The head of the Los Angeles Times editorial board, Mariel Garza, handed in her resignation this Wednesday, setting off waves of discussion and controversy. The move came after the paper declined to endorse Vice President Kamala Harris for the 2024 presidential race, a departure from its long-standing tradition of backing Democratic candidates since 2008. Garza didn’t just leave quietly—her exit was a direct protest against what she saw as the paper’s silence at a critical moment.
Garza explained to the *Columbia Journalism Review* that her frustration boiled down to principle. “I am not okay with us being silent,” she said. “In dangerous times, honest people need to stand up. This is how I’m standing up.” She believed the lack of endorsement not only muted the paper’s voice but could also be perceived as endorsing the status quo—or worse, as discriminatory.
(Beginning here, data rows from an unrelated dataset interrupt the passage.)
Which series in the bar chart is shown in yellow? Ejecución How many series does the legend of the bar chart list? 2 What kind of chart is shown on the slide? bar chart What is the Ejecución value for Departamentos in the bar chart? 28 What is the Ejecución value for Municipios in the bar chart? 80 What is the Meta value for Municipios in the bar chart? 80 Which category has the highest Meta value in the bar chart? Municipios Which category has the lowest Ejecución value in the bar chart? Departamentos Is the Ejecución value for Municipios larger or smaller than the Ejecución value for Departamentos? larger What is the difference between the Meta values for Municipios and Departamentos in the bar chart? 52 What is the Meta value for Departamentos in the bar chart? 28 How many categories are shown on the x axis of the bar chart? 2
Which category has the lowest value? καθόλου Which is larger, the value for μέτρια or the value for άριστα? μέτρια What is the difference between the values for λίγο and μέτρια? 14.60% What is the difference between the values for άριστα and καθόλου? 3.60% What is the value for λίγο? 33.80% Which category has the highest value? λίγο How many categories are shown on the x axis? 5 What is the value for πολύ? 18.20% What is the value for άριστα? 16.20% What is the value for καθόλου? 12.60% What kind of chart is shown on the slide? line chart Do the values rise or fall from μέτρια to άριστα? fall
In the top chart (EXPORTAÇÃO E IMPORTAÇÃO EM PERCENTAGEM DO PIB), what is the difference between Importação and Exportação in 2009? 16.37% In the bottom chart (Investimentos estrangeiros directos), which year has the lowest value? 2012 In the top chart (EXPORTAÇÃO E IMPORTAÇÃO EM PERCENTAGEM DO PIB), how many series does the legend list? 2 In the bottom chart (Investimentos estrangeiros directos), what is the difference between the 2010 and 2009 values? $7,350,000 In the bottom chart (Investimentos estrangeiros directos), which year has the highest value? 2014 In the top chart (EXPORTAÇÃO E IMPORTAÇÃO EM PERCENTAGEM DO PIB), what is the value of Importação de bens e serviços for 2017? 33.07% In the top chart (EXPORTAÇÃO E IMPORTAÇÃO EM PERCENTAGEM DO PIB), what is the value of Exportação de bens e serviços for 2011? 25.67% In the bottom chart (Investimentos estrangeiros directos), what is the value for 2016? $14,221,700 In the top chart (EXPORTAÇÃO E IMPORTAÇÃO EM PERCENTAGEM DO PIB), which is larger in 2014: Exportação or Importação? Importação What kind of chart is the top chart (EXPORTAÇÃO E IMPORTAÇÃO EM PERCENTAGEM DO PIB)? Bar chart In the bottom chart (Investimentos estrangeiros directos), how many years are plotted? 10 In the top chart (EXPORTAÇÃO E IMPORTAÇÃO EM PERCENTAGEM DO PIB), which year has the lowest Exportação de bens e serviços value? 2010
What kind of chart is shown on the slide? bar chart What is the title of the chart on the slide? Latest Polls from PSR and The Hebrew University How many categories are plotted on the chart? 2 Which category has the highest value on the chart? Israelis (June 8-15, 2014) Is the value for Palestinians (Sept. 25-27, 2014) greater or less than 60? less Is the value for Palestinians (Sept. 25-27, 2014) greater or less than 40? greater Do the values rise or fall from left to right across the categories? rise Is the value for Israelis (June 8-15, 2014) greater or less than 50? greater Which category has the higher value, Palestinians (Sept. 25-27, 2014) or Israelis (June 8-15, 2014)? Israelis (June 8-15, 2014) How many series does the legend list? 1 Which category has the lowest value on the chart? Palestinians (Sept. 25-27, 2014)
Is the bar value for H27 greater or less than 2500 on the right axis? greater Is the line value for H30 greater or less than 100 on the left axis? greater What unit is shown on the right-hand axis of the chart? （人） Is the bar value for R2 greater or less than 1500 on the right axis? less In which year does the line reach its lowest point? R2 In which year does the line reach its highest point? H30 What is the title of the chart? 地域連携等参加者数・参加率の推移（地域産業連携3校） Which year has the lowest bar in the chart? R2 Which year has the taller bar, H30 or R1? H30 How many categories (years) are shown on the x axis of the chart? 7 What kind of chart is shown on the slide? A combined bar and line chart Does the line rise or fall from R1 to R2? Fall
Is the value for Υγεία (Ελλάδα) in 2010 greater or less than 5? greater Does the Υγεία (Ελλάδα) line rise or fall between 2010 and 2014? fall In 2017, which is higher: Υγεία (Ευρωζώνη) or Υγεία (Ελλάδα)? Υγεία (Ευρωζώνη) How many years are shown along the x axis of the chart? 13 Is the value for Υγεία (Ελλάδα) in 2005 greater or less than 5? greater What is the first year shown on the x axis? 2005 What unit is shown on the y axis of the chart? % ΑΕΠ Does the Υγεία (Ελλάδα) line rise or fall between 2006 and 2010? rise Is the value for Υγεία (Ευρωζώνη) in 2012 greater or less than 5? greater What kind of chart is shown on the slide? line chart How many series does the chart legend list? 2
Her frustration wasn’t rooted in any belief that endorsing Harris would flip votes in California—Garza made that clear. “Our readers are mostly Harris supporters. We’re a liberal paper. It wasn’t about changing minds.” What really stung, she implied, was the paper’s sudden retreat from a position it had held for over a decade: using its platform to make a public stand during elections.
Behind the scenes, Garza suggested that LA Times owner Patrick Soon-Shiong pulled the strings, instructing the paper to remain neutral. According to Garza, the lack of endorsement for Harris could send the wrong message. “It makes us look craven and hypocritical, maybe even a bit sexist and racist,” she wrote in her resignation letter. “How can we criticize Trump for eight years, then turn around and refuse to endorse the Democrat who’s challenging him—someone we previously backed for Senate?”
Soon-Shiong didn’t stay silent either. In a post on X, he argued that his decision wasn’t about stifling the editorial board but about ensuring fair coverage. He claimed that the board had the opportunity to provide readers with an unbiased comparison of Harris and former President Donald Trump’s policies. His intention, he said, was to give readers the information to make up their own minds.
While Soon-Shiong painted the decision as one aimed at non-partisanship, the move was quickly spun as a win by the Trump campaign. “Even her fellow Californians know she’s not up for the job,” the campaign said, pointing out the irony that the state’s largest paper, which had previously endorsed Harris, was now stepping back.
Garza’s resignation leaves the LA Times at an interesting crossroads. As the dust settles, the decision not to endorse Harris is sure to keep fueling debates over how much influence news outlets should wield and what neutrality really means in a polarized media landscape. And with the Trump campaign already seizing on the fallout, it’s clear that this story isn’t over yet.